◆ EXTRAIT DU TEXTE ◆
****************
Augusta Holmès et la femme compositeur/14

La bibliothèque libre.
Librairie Fischbacher (p. 62-66).


XIV

La Musique.
— Son influence sur les auditeurs.


J’ai essayé d’indiquer la valeur de ceux que la Musique drape d’un manteau étoilé qui jamais ne traîne dans la fange ; comment décrire son influence, son action sur le public ?

Généralement ignorant de toute théorie, incapable en pratique, le peuple se montre excessivement sensible à la musique, même à la musique savante si elle est bien exécutée. Les Musées ouvrant gratuitement leurs portes, attirent un public moins nombreux et moins intelligent dans son ensemble que les salles où il faut payer pour ouïr des instruments ou des voix.

Théophile Gautier, comme Victor Hugo[1] assez dédaigneux des musiciens, se trompa pitoyablement malgré son grand talent, s’il eut l’aberration de déclarer que la « Musique était le plus cher de tous les bruits », en donnant au terme « cher » la signification de « coûteux » ; il pouvait employer le mot à condition de lui attribuer son véritable sens qui est « précieux » et « aimé ».

Aux grands concerts symphoniques, aux théâtres lyriques, ce sont les habitués de petites places qui témoignent le plus d’enthousiasme et parfois de jugement. Ce public-là, en payant cinquante centimes ou un franc d’entrée, en s’assujétissant à d’interminables stationnements pour obtenir une place compatible avec ses ressources, s’impose d’autres sacrifices et affirme un goût autrement sincère que l’auditeur « chic » payant dix ou quinze francs l’occasion de se montrer et qui, muni de son coupon, juge du meilleur ton d’arriver bien après le lever du rideau ou au milieu du concert, puis, ayant consciencieusement lorgné de toutes parts, formule, du bout des lèvres, une opinion relative au spectacle, comme il applaudit du bout des doigts après avoir écouté… du bout de l’oreille.

En revanche, examinez l’ouvrier casé au dernier recoin du Paradis. Il est tout yeux, tout oreilles, écoute religieusement, s’efforce de comprendre pleinement ce dont il subit l’irrésistible attrait. En lui, quelque chose de beau s’infiltre ; ce n’est pas l’« empoignement » causé par le jeu émouvant d’un comédien ou par une situation tragique, c’est une chose indéfinie, une lueur pénétrant dans son âme obscure, une chaleur se répandant en ses veines comme un sang purifié, un parfum qui l’imprègne intérieurement et qui persistera bien au delà de l’instant où le charme s’est produit.

Évidemment, il existe des réfractaires à la musique, mais pour une quantité innombrable, elle répond à un besoin inné, elle porte un peu de joie et d’idéal à une fraction de l’humanité, d’autant plus intéressante qu’elle est sevrée d’agréments raffinés, exposée à la déchéance morale, et pourtant susceptible de perfectionnement intellectuel.
****************
◆ À FAIRE ◆
Poursuivez le passage sur l'influence de la musique sur le public, en reprenant juste après sa dernière phrase.

◆ DONNÉES ENREGISTRÉES ◆
****************
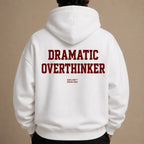 DRAMATIC OVERTHINKER Hoodie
****************
◆ VOTRE RÉPONSE ◆
J’ajoute encore que cet art splendide et humain représente la langue universellement et complètement comprise par seule intuition. Alors que même avec connaissance d’un dialecte étranger nous nous assimilons mal certains tours d’esprit des autres peuples, la musique exprimant le sentiment national, qu’il soit russe, hongrois ou scandinave, garde toute sa saveur, en acquiert plutôt pour l’habitant d’une contrée différente, serait-il ignorant de toute musique, car la musique est le langage des âmes.

Enfin la musique est en nous : l’homme chanta avant de parler, il inventa des instruments de musique dès qu’il fut capable d’invention, et cela non par besoin matériel, mais par besoin spirituel, car la musique exalte l’esprit.

Sans instruction, sans secours d’aucune sorte, notre voix suffit à reproduire la phrase mélodique entendue en passant et qui revient à notre esprit, s’impose à notre pensée, chante en nous comme un oiseau en cage, car la musique est un oiseau pour l’âme.

Il existe des voix tellement séduisantes et belles que, non moins que les instruments, elles servent la musique, la rendant, le plus qu’on puisse souhaiter, délicieusement accessible ; ceux que la nature a ainsi doués, et aussi nos grands compositeurs et nos grands virtuoses, rivalisent avec les puissants de la terre, dont ils reçoivent maints hommages, car la musique est un charme pour l’intelligence.

Rien plus qu’elle n’est évocateur : un air, un chant réentendu ou retrouvé après plusieurs années, nous fait revivre tout un passé, ressuscite d’infimes détails ; s’il y a corrélation avec une heure grave ou précieuse de notre existence, le présent s’abolit devant le souvenir, la réalité s’efface devant l’ombre, ce qui n’est plus anéantit momentanément ce qui est. Des parfums retrouvés, fleurs ou essences, possèdent assez cette puissance d’évocation, et la musique est un parfum pour l’âme[2].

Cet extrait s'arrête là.